Les chercheurs du CNRC étudient des barrages flottants qui recourent à une technologie nouvelle qui pourrait nous aider à dépolluer plus aisément les mers, les lacs et les fleuves.

Essai en 2D de barrages flottants pour confiner les déversements d'hydrocarbures dans le grand canal à houle de GOCF, on voit le pétrole (en rouge) et l'eau s'écoulant de droite à gauche. La nappe de pétrole en surface est ralentie par une série de grillages, puis contenue par le barrage principal. L'eau propre continue à descendre en aval au-delà du barrage.

Ils ont fait la une des journaux du monde entier : des loutres, des tortues et des oiseaux de mer couverts de pétrole, témoignage des sérieux dommages que les marées noires, ces déversements accidentels d'hydrocarbures, causent à l'environnement en poissant eaux et rivages. Les opérations de nettoyage ont tendance à échouer entre les mains de la garde côtière et des autorités dont les efforts sont compliqués par les vents, les courants et la houle qui étalent, morcellent et dispersent la nappe.

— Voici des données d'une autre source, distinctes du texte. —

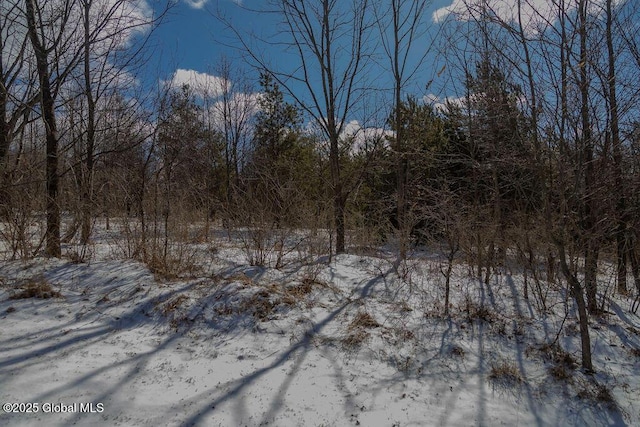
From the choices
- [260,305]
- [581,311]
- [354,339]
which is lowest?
[354,339]

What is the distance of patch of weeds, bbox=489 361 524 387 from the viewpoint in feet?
10.5

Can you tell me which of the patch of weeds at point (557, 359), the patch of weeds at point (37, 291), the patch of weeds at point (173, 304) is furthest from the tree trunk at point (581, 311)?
the patch of weeds at point (37, 291)

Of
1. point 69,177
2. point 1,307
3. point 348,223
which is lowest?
point 1,307

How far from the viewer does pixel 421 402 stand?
2.82m

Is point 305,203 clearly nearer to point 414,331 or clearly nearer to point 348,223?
point 348,223

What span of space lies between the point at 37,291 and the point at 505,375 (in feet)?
16.5

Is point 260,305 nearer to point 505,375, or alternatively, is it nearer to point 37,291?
point 37,291

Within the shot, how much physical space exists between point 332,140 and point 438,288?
4064mm

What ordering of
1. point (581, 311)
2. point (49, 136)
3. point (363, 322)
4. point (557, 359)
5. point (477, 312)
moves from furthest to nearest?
point (49, 136) < point (477, 312) < point (363, 322) < point (557, 359) < point (581, 311)

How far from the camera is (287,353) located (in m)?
3.43

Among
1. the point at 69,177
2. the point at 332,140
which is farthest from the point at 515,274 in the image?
the point at 69,177

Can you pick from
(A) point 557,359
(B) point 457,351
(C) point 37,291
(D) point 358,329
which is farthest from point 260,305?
(A) point 557,359

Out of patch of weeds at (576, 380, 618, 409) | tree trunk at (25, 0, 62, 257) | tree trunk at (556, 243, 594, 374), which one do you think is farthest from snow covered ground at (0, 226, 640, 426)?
tree trunk at (25, 0, 62, 257)

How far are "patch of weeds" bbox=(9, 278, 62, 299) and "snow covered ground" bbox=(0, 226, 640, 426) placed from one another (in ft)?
0.07
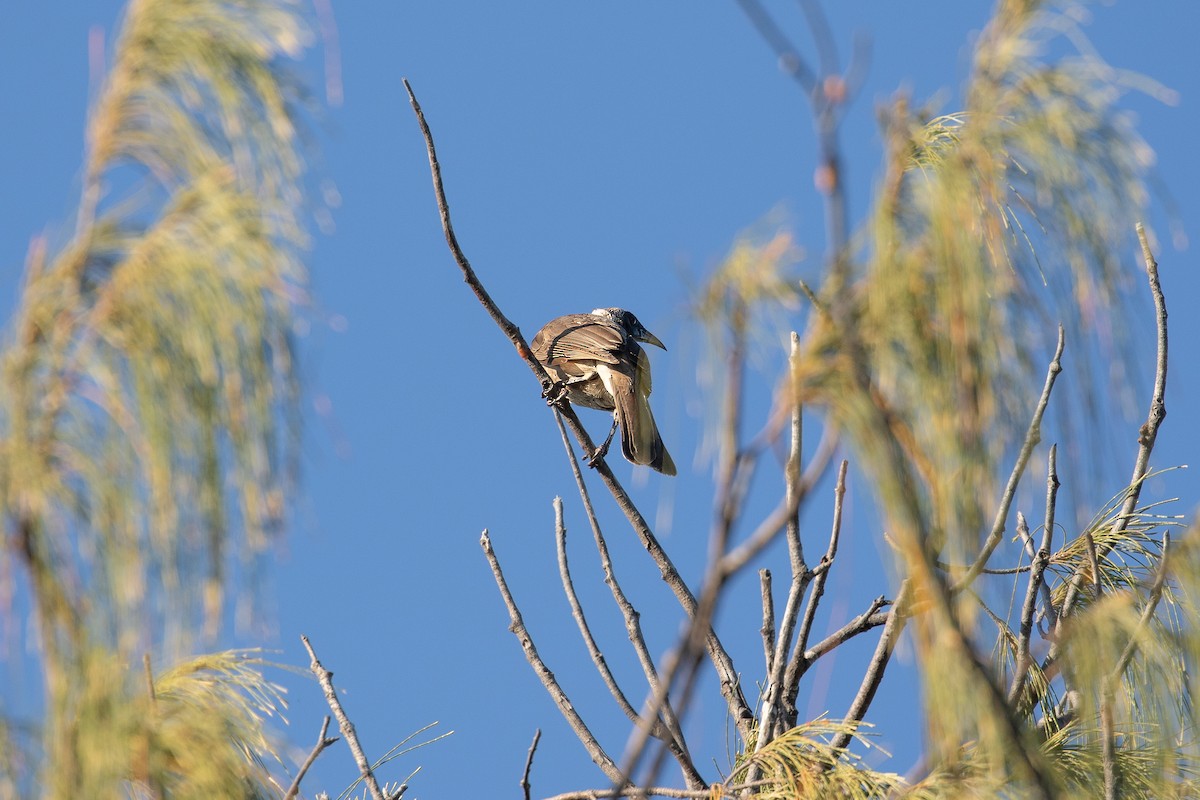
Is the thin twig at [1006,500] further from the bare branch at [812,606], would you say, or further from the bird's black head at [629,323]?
the bird's black head at [629,323]

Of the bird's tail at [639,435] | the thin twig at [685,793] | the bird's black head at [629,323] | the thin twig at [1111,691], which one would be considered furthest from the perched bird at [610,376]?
the thin twig at [1111,691]

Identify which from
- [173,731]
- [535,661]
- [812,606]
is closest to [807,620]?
[812,606]

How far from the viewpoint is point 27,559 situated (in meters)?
2.07

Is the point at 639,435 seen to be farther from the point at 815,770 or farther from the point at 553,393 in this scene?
the point at 815,770

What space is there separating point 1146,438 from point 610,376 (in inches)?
152

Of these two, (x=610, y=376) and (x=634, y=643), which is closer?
(x=634, y=643)

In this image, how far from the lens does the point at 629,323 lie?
29.7 feet

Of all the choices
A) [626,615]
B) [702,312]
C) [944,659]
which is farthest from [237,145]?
[626,615]

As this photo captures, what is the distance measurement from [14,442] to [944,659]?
1489 millimetres

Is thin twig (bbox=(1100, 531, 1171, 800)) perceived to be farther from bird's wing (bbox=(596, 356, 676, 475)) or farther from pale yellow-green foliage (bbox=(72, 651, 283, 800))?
bird's wing (bbox=(596, 356, 676, 475))

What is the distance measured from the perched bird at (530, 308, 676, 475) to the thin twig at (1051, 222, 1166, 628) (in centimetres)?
319

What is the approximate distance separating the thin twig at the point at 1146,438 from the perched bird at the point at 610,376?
126 inches

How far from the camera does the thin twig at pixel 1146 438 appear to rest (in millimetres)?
3227

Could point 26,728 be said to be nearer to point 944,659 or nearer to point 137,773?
point 137,773
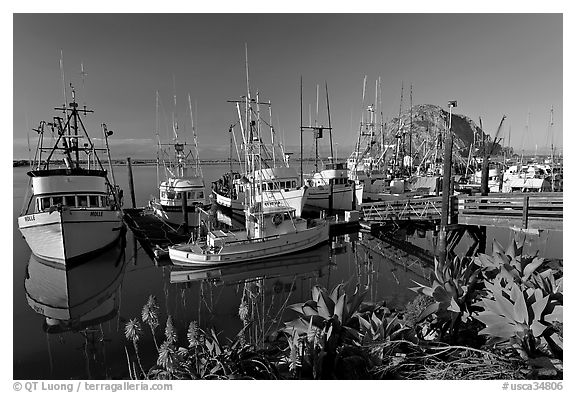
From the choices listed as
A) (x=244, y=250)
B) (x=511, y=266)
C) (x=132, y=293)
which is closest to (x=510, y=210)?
(x=511, y=266)

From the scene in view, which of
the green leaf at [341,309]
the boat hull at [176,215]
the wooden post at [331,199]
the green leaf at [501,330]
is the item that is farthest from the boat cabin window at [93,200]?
the wooden post at [331,199]

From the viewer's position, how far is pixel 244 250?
14016 mm

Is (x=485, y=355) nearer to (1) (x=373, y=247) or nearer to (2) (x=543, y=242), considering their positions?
(1) (x=373, y=247)

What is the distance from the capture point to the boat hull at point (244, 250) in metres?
13.4

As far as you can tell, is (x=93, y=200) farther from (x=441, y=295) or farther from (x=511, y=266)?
(x=511, y=266)

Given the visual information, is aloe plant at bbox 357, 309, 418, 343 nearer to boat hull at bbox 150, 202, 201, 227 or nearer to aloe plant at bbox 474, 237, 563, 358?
aloe plant at bbox 474, 237, 563, 358

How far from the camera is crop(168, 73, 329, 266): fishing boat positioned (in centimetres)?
1355

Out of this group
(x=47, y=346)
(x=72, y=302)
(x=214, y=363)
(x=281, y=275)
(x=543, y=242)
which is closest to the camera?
(x=214, y=363)

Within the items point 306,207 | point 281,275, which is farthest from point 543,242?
point 306,207

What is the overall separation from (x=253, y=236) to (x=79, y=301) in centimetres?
682

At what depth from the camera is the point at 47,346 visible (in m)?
7.62

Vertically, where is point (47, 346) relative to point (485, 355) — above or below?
below

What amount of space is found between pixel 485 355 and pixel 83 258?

Combattre ces déversements toxiques est un défi aussi laborieux que dispendieux. Des barrages flottants contiennent et concentrent les hydrocarbures qui surnagent, pendant que des dispositifs mécaniques (écumoires) les récupèrent à la surface de l'eau pour les transvider dans des systèmes de stockage temporaire accueillant pétrole et eau jusqu'à ce que ceux-ci puissent être éliminés sans danger. La plus grande marée noire de l'histoire (celle de la plateforme de forage Deepwater Horizon, dans le golfe du Mexique), par exemple, a coûté au-delà de 65 milliards de dollars en nettoyage, amendes et pénalités à la British Petroleum, qui en était propriétaire. Bien que le drame soit survenu en 2010, il se peut que certains écosystèmes ne s'en remettent jamais, sur la côte, le long du golfe.

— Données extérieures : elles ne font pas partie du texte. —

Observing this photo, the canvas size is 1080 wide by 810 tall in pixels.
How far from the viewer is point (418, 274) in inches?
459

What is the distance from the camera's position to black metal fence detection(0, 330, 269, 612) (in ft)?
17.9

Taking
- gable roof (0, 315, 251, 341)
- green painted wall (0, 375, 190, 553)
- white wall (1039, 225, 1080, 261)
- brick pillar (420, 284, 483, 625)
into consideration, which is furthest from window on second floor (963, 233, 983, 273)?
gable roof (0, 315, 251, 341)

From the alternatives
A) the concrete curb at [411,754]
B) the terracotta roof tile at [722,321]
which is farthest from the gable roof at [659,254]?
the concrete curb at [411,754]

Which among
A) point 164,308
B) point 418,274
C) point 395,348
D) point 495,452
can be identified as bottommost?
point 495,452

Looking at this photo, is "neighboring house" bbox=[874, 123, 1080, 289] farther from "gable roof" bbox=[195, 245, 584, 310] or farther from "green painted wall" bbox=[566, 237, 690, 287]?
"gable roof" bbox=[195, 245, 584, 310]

Pour Steve Potter, directeur général de la station de recherche environnementale SL Ross, à Ottawa, les barrages actuellement en usage ne réussissent à piéger le pétrole que dans des eaux qui se déplacent lentement, soit à une vitesse d'environ 1 nœud (moins de 2 kilomètres à l'heure). « Pour mieux réagir en pareille situation, il faudrait une nouvelle technologie, efficace dans des eaux à débit plus rapide, quelles que soient les conditions météorologiques », déclare-t-il.

L'occasion de mettre au point cette technologie est venue du Bureau of Safety Environmental Enforcement (BSEE), une agence gouvernementale américaine qui se consacre à l'amélioration de la détection, du confinement, du traitement et du nettoyage des déversements de pétrole. En effet, après avoir compris qu'il fallait créer et évaluer de nouveaux types de barrage, capables d'accélérer les opérations, Kristi McKinney, gestionnaire du programme de recherche du BSEE, a lancé un appel à projets aux chefs de l'industrie.

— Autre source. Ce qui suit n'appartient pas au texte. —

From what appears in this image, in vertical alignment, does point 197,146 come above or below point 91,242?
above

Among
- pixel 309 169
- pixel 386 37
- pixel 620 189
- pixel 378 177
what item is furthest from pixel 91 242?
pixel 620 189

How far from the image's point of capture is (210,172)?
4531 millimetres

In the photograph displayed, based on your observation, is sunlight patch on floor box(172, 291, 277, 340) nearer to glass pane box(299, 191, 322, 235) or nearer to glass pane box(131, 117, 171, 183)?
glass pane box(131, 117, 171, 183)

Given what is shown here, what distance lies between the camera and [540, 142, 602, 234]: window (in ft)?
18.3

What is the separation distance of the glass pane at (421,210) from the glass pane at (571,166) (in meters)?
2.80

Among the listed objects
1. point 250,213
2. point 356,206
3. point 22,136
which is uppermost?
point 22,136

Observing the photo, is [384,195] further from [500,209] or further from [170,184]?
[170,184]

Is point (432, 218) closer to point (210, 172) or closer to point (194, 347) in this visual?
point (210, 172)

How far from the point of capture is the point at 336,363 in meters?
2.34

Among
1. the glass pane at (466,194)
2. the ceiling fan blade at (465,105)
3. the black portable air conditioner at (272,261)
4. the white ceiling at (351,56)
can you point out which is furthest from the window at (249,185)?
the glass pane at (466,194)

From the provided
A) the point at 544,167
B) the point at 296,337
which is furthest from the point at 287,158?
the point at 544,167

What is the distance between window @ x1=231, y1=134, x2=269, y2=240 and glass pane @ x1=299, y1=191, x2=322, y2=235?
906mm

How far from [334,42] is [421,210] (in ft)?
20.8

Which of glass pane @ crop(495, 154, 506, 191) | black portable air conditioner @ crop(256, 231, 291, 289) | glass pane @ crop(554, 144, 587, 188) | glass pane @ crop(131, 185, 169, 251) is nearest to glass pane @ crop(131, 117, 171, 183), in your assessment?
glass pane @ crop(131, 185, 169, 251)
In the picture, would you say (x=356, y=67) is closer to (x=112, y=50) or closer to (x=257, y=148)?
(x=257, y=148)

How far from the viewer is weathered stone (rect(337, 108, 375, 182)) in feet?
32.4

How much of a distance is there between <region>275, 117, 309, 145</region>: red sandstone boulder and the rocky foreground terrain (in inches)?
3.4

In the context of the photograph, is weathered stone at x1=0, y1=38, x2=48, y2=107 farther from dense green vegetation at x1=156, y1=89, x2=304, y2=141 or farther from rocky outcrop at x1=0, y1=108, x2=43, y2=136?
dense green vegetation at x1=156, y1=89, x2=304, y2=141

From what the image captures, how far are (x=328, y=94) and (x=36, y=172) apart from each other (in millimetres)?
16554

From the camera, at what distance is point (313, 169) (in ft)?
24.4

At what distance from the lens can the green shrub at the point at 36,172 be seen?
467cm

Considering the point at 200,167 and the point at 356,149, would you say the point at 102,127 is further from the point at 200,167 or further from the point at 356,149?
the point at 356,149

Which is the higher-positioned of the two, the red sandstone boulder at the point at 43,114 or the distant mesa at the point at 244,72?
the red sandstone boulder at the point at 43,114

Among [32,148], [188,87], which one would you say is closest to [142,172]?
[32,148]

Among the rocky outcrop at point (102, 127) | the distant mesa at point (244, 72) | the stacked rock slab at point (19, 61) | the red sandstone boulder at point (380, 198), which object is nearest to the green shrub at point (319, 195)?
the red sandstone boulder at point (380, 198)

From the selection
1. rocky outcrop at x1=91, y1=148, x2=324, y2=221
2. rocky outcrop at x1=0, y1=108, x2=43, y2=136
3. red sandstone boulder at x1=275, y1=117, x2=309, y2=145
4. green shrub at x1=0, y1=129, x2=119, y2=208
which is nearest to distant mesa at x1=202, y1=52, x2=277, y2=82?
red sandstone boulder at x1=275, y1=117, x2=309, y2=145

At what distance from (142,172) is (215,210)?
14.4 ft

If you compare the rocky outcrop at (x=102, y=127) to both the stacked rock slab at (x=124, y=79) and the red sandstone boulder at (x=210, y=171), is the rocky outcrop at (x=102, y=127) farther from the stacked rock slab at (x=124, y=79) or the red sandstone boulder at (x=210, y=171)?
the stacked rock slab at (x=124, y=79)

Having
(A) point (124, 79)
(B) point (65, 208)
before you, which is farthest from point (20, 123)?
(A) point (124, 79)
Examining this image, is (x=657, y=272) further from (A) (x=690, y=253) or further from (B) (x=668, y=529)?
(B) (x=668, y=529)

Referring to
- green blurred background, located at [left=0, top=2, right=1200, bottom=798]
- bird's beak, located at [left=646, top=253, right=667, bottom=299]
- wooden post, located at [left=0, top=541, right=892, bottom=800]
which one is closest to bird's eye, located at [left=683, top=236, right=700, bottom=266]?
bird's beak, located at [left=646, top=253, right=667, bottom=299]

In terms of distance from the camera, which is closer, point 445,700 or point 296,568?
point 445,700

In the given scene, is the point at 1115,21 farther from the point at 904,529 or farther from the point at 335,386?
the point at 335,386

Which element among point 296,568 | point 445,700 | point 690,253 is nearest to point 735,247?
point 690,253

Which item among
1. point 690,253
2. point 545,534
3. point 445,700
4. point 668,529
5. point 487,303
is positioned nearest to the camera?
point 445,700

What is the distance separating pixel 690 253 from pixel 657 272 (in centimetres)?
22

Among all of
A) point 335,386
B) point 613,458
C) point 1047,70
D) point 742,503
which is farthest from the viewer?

Simulation en 2D de la dynamique numérique des fluides du même cas décrit ci-dessus avec du pétrole et de l'eau s'écoulant de droite à gauche. Les couleurs indiquent le débit horizontal de l'eau. Le bleu indique un débit d'eau élevé et le rouge un débit plus lent, ce qui montre que les grillages ralentissent le débit de l'eau de surface. Ainsi, le barrage principal réussit à contenir le pétrole.

« Quand nous avons pris connaissance de la demande de propositions, nous savions que nous n'avions pas les moyens de mener un tel projet à bien, à l'interne », confesse M. Potter. « Comme nous avions déjà recouru à ses installations, nous nous sommes dit que le Conseil national de recherches du Canada (CNRC) serait le partenaire idéal. » Le projet de SL Ross et du CNRC est finalement celui qui a été retenu, grâce à l'intime connaissance que le premier avait des moyens de lutte contre les marées noires et aux installations d'essai ainsi qu'à l'expertise en modélisation technique et hydrodynamique du second. Le savoir-faire exceptionnel rassemblé par les 3 organisations a permis au projet d'aller rondement de l'avant.

Des barrages mieux pensés grâce à la collaboration scientifique

Le CNRC et SL Ross ont démarré leurs recherches par un dépouillement exhaustif de tout ce qui avait été écrit sur la science et la technique des dispositifs anti-marée noire, surtout leur usage dans les eaux à débit rapide. Ensuite, le CNRC a procédé à une vaste série de simulations bi et tridimensionnelles sur ordinateur, de même qu'à de nombreuses expériences avec des maquettes. Ces travaux devaient préciser la performance de plusieurs nouveaux barrages novateurs dans des eaux qui coulent rapidement, en présence d'une quantité variable d'hydrocarbures légers, d'huile à viscosité moyenne ou de pétrole lourd.

« Jusque-là, nous n'avions jamais appliqué des simulations numériques à de tels problèmes », explique Andrew Cornett, chercheur principal au Centre de recherche en génie océanique, côtier et fluvial du CNRC. « Nous ignorions donc si cela fonctionnerait. Nous ne savions pas dans quelle mesure les modèles à l'échelle seraient efficaces. On ne les avait encore jamais utilisés pour cela. »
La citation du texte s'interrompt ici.